There’s a combinatio­n of traits in a man that turn him into a crushing bore. He’s a salt o’ the Urff type, prone to banter, and a real wind-up merchant. He’s the one you don’t want to get stuck with in the pub when his opening sentence is ‘You’re gonna laugh at this’ (a preamble to something not remotely funny). Men like Mick and Stuart (pictured). It’s no acci- dent the two are old friends and when Stuart asks his mate to help him, Mick is intrigued (as much as Mick can be intrigued by anything; don’t expect a change of facial expression). With Stuart denying he’s a vigilante, will Mick help him when his friend reveals something from his past (that old chestnut)?

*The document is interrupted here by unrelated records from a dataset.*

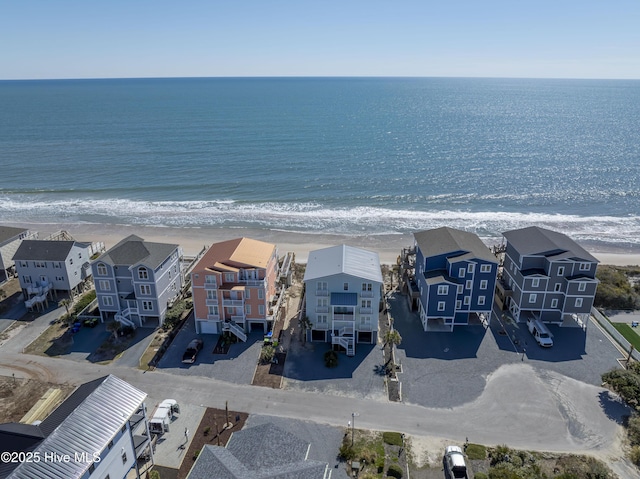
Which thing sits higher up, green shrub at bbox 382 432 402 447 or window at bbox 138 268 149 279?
window at bbox 138 268 149 279

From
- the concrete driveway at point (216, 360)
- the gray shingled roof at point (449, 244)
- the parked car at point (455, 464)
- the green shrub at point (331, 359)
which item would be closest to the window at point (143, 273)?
the concrete driveway at point (216, 360)

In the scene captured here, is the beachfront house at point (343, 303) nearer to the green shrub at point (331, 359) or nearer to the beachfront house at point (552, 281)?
the green shrub at point (331, 359)

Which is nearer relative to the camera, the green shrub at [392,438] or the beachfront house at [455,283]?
the green shrub at [392,438]

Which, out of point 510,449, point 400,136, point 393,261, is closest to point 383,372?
point 510,449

Unbelievab­ly, there’s yet another Who Stole The Money? storyline when Patrick discovers Ted never received the money he sent him for Joyce’s funeral. What is this obsession with missing cash? Did the producer have his piggy bank nicked as a kid? Was he deprived of chocolate coins at Christmas? Suspecting the Taylors, Ted confronts them, and Bernie figures out that Mitch was the thief. Who cares?

Max and Rainie need character references to support their custody battle. He has no luck with Masood but strikes a deal with Karen. Seriously? That’s as morally ludicrous as asking Fagin to babysit your son. Luckily (for Max), she refuses when she finds out what it’s for, so he tries Carmel. Another no. Rainie suggests Stacey could be perfect, but do Max and she have too much history?